Social media platforms nowadays, such as Twitter, act as catalysts in news items diffusion and as a means of personal opinion expression. It only seems crucial to be able to study such mass behaviors, but before that one needs to collect such data efficiently and effectively.

The official Twitter policy regarding sharing their data is generally extrovert in case of user public posting. Thus, Twitter offers multiple Application Programming Interfaces (APIs) open and accessible in various economic tiers for individual researchers, institutions and hobbyists. CERTH has been developing specialized tools called wrappers which cooperate in harmony with the APIs twitter is currently offering for free but with some restrictions. It needs to be clarified at this moment that for copyright infringements Twitter has a strict policy, removing any content violating any legislation. As a second tier of copyright protection laws, Twitter considers responsible each of its users to check whether their content is under any copyright protection. Consequently meaning that an individual who uses a crawler to retrieve public posts will not under any circumstances be held responsible for copyrights violation.

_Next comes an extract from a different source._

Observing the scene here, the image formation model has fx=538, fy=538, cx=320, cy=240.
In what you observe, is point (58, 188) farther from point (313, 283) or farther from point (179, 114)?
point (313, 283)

As a tool, the twitter crawler, is fully automated at the moment, however it needs a user to fuel it with some kind of specific input in order to start retrieving public online data. Our main concern for the case of the SO-Close project and specifically for the input was to be consisted initially of various targeted collections of keywords. It may sound an easy task, however, the user group needed to assemble so as to investigate and suggest the most project-pertinent groups of keywords/phrases/sentences resulting, all in all, in 14 collections and over 200 key phrases. The 14 collections distinctly were infused into the configuration files of the Twitter crawler which remained online as a service for quite some time fetching online public tweet posts over a long period of time and storing it inside a MongoDB database. The initial results of the first testing phase were really promising as 291929 public tweet posts were amassed resulting in a mainly textual data-set with a volume of approximately 1,8 GB in a hard disk drive.

At this point, the necessity of the Twitter crawler and all the crawlers in general during the scope of the SO-Close project seems even clearer. The actual purpose of such a tool is to retrieve scarce original material from users really afar and cut off, a fact which in turn boosts and enables the plurality and the diversity in the creation of immersive experiences for the Memory Center Platform. After all, it is about an extra tool in the quiver of specialists to manage and bring us from so far to so close.